Las varias partes se centran en torno al nombre de las Gracias, las amables divinidades que, tan frecuentemente recor­dadas por los clásicos, no tienen, sin em­bargo, una precisa y acabada tradición mítica: por esto Foscolo quiso crear un mito propio, reelaborando libremente los motivos de la poesía antigua. Las imaginó como unas «divinidades intermedias entre el cielo y la tierra», «invisibles moradoras entre los hom­bres», en cuyas almas difunden los más dulces y delicados afectos, aplacando sus instintos salvajes que siempre pugnan por resurgir, y «mediadoras de perdón junto al trono de los Dioses», cuya justicia sería demasiado terrible para los mortales. Y, junto a sus figuras, se complugo en evocar las imágenes, más caras a su espíritu: imá­genes de púdica belleza femenina, imágenes de una naturaleza ya compuesta dentro de las líneas del arte, imágenes de la poesía de todos los tiempos, renovadas y acaba­das por él: todo un mundo en el que se realizaba su aspiración hacia la armonía y que no desconoce los afectos que tras­tornan nuestra vida, sino que los acoge purificados y moderados, de manera que el dolor se aplaca en un suspiro y la ale­gría en una sonrisa, y sonrisa y suspiro se templan recíprocamente. Aquel mundo lle­gó a ser el refugio ideal de su borrascosa vida: desde 1803, Foscolo intentó fijar en versos algunas de sus fantasías, más tarde pensó en varios poemas, y, por fin, destinó todo aquel material al único poema de Las Gracias, que empezó en Florencia en 1812 y continuó en los dos años siguientes, y tal vez también durante su destierro en In­glaterra. El poema, dedicado a Canova, que estaba trabajando en el grupo de las Gra­cias, tenía que constar al principio de un himno único, que luego se amplió hasta tres, uno a Venus, otro a Vesta y el úl­timo a Palas.

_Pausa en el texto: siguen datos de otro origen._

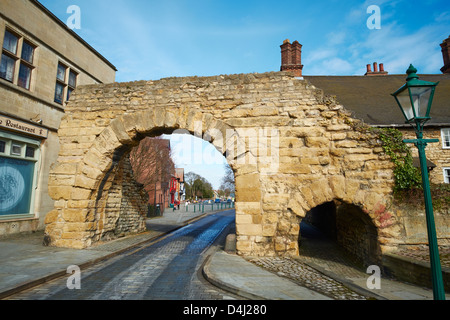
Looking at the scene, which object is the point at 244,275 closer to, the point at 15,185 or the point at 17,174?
the point at 15,185

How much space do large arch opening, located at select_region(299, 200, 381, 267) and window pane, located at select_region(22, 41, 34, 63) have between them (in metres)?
12.0

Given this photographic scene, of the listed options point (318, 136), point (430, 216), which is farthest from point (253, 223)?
point (430, 216)

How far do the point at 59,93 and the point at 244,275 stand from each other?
11.4 m

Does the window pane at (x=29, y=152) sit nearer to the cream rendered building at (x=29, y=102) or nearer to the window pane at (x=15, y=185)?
the cream rendered building at (x=29, y=102)

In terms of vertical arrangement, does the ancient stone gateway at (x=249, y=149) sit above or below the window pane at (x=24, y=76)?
below

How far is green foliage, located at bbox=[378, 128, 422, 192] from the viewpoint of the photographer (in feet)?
19.9

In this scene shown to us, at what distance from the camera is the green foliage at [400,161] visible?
606 cm

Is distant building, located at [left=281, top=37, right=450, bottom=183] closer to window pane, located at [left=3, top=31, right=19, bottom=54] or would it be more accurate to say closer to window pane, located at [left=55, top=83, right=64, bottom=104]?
window pane, located at [left=55, top=83, right=64, bottom=104]

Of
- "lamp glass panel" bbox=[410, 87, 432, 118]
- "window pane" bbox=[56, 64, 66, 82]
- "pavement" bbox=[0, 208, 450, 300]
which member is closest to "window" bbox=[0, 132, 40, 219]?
"pavement" bbox=[0, 208, 450, 300]

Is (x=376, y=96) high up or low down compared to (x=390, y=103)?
up

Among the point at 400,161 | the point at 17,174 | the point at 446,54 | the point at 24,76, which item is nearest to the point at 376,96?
the point at 446,54

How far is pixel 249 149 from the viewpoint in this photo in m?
6.89

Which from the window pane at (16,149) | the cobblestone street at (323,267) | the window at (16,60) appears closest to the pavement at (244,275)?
the cobblestone street at (323,267)
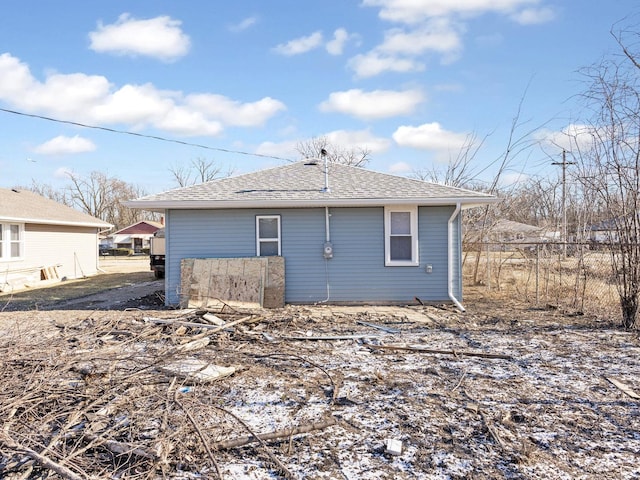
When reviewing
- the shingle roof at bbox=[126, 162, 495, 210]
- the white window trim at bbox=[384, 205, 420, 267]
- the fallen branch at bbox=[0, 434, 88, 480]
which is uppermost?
the shingle roof at bbox=[126, 162, 495, 210]

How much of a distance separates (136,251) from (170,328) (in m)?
41.5

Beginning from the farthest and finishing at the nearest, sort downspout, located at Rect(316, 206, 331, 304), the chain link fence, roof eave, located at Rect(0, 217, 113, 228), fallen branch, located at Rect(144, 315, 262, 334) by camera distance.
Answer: roof eave, located at Rect(0, 217, 113, 228)
downspout, located at Rect(316, 206, 331, 304)
the chain link fence
fallen branch, located at Rect(144, 315, 262, 334)

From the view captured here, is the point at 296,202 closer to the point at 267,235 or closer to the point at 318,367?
the point at 267,235

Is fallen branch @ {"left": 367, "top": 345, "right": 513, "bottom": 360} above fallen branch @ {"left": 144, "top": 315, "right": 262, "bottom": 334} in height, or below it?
below

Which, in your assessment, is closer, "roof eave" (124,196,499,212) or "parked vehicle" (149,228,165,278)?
"roof eave" (124,196,499,212)

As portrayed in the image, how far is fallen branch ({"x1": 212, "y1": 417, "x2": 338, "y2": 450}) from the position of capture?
3.31 meters

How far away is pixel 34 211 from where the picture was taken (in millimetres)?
16609

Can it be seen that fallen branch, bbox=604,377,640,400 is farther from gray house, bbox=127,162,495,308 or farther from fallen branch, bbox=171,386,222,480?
gray house, bbox=127,162,495,308

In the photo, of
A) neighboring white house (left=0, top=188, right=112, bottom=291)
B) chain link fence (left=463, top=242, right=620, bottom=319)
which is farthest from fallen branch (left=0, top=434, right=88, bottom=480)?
neighboring white house (left=0, top=188, right=112, bottom=291)

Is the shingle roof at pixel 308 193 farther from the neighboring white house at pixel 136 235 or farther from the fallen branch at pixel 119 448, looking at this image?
the neighboring white house at pixel 136 235

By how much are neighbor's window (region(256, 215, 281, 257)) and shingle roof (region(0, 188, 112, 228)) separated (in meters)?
9.74

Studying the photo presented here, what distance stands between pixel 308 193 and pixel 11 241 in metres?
11.8

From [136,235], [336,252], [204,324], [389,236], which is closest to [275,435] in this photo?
[204,324]

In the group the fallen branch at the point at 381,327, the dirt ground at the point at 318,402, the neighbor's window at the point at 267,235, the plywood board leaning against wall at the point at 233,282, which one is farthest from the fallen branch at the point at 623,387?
the neighbor's window at the point at 267,235
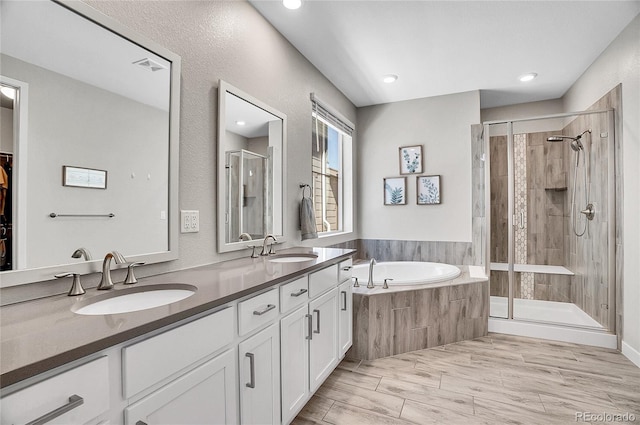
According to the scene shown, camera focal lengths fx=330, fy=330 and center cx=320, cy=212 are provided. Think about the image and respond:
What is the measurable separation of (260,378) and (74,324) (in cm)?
73

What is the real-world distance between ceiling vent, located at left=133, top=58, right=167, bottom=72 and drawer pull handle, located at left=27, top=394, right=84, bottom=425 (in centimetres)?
131

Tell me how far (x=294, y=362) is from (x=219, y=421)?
0.56 metres

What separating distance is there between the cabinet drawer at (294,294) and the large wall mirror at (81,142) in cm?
57

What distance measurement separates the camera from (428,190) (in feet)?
13.0

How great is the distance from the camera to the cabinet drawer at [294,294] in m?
1.53

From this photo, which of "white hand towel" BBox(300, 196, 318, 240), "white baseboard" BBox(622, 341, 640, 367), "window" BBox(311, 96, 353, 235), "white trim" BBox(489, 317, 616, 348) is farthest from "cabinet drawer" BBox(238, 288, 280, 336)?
"white baseboard" BBox(622, 341, 640, 367)

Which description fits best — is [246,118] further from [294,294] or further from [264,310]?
[264,310]

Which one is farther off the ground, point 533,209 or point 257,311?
point 533,209

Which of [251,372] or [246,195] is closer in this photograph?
[251,372]

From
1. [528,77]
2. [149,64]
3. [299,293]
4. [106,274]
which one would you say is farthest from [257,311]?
[528,77]

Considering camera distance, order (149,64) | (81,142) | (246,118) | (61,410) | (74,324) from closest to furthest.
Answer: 1. (61,410)
2. (74,324)
3. (81,142)
4. (149,64)
5. (246,118)

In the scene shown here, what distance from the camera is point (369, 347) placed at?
2600mm

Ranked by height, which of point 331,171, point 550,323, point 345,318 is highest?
point 331,171

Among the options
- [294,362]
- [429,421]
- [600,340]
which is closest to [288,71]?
[294,362]
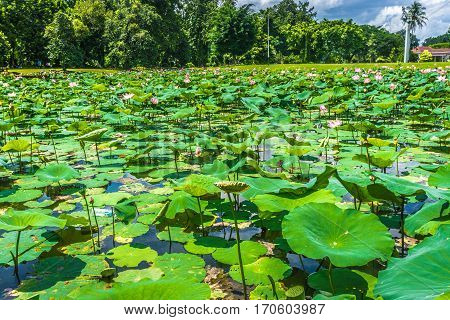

De éstos, Foscolo nos dejó diversos sumarios, pero ninguno de ellos corresponde exactamente a los fragmentos que nos quedan. En el primero, el poeta, después de la prótasis, invita a Canova al altar que él levanta a las Gracias en la colina florentina de Bellosguardo y canta el nacimiento de las Gracias, que Venus, su madre, lleva consigo desde las profun­didades del mar a la tierra para aliviar y aplacar a los mortales y que aparecen en el mar helénico entre el gozo alborozado de las Ninfas marinas («Resplandecía todo aquel mar cuando sostuvo / En la concha sentadas y mimadas / Por la Diosa las Gracias…»); canta la emoción que infun­den con su aparición en los hombres, aún salvajes; el viaje por Grecia, que conoce su primera civilización; la despedida de su madre, que regresa al Olimpo, después de dejarlas en la tierra para consuelo de ésta, difundiendo al partir una admirable armo­nía, inspiradora de las bellas artes. En el segundo, el poeta imagina conducir al altar de las Gracias a tres mujeres bellísimas, de una belleza distinta, dignas de ser las sacer­dotisas de aquellas diosas, y cuyos méritos se traslucen de sus formas, sus actos, sus palabras: son tres mujeres amadas y corte­jadas por el poeta: Eleonora Nencini, Cornelia Martinetti, Maddalena Bignami. En torno a ellas el poeta invita a las jóvenes y las muchachas de Italia, y a cada una de ellas confía una tarea especial. La pri­mera levanta con la música de su arpa un himno a la secreta armonía que rige el mundo; guardiana de las abejas, la segunda trae al altar de las diosas un panal, símbolo de los dones del lenguaje humano que en­noblece las almas — y aquí se tendría que insertar una amplia y poética historia de la poesía, simbolizada por las inmortales abejas de Vesta, que emigran de Grecia a Italia—; la tercera, danzarina, trae de Mi­lán, como regalo a la virreina de Italia, un cisne, y danza, revelando la gracia ar­moniosa de sus formas y de su alma.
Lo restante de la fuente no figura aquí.